Kitabın, fiziki hâliyle insanda zevk uyandıran bir nesne olduğunu yeniden hatırlamak güzel şey. Hangi kitapsever, kütüphanesinin iyi ciltlenmiş, iyi tertiplenmiş, rahat okunur kitaplarla dolu olmasını istemez ki?

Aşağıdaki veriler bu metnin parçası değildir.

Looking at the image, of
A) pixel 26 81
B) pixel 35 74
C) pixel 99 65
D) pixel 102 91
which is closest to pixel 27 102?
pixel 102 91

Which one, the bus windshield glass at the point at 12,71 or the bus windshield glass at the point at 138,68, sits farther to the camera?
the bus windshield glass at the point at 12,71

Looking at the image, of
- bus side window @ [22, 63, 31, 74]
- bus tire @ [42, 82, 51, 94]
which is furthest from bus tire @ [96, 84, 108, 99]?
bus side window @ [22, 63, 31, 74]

Belli ki TÜBİTAK bu kitap dizisini, cilt makinesi kullanan bir basımevine sipariş vermiş. 4.5 YTL'ye okuyucuya sunulduğuna göre mukavva ciltli kitap üretmek, hiç de astronomik maliyetler gerektirmiyor demektir. Bundan sonra özel yayınevlerinden de aynı estetik endişeyi göstermelerini beklemek hakkımız değil midir? Yayıncılar kitabı hiç de küçümsenmeyecek paha ile satıyorlar. Bir noktaya kadar haklarıdır da; ama kitapseverler için en azından mukavva cilt kapaklı özel baskılar yapmayı düşünmenin zamanı gelmiştir bence. Duyduğumuz kadarıyla Avrupa ve ABD'de önemli kitaplar, yıllardan beri her zevke ve keseye hitab eden muhtelif baskılar yapıyorlarmış. Bizde denendi mi bilmiyorum ama en geniş mânâda yayıncılıktan para kazananların, kitabın altyapısına daha ziyade itina göstermelerini bekliyor ve diliyoruz.

Çünkü kitap güzeldir!

YAYINCILARA SİTEM: DİPNOT MESELESİ!

Kitaptan söz açılmışken bazı yayınevlerinin sapıverdiği bir kolaycılığı da eleştirmek isterim. Hemen sayfa altında verilmesi gereken dipnot veya açıklayıcı notların uzun bir liste halinde kitabın son sayfalarına atılması neredeyse gelenekleşmek üzere. Kitabın mizanpajını hazırlayan teknik elemanların savsaklamasından ileri geldiğini zannettiğim bu kolaycılıktan bir an evvel vazgeçilmesini beklemek en tabii hakkımızdır. Bazı okuyucular, açıklayıcı notlara göz atmayı gereksiz bulabilirler ama böyle bir usul, en azından okuyucuya karşı saygısızlık anlamına gelir. Her sayfada birkaç kere kitabın sonuna gidip, karınca duası ebadında dizilmiş numaraları takib ederek gerekli notlara ulaşmak, 'kitap okuma'nın bütün zevkini öldürüyor. Halbuki metin işleyen yeni bilgisayar programlarıyla bir kitabın notlarını uygun sayfalara dağıtmak çocuk oyuncağından da basit bir işlem haline geldi.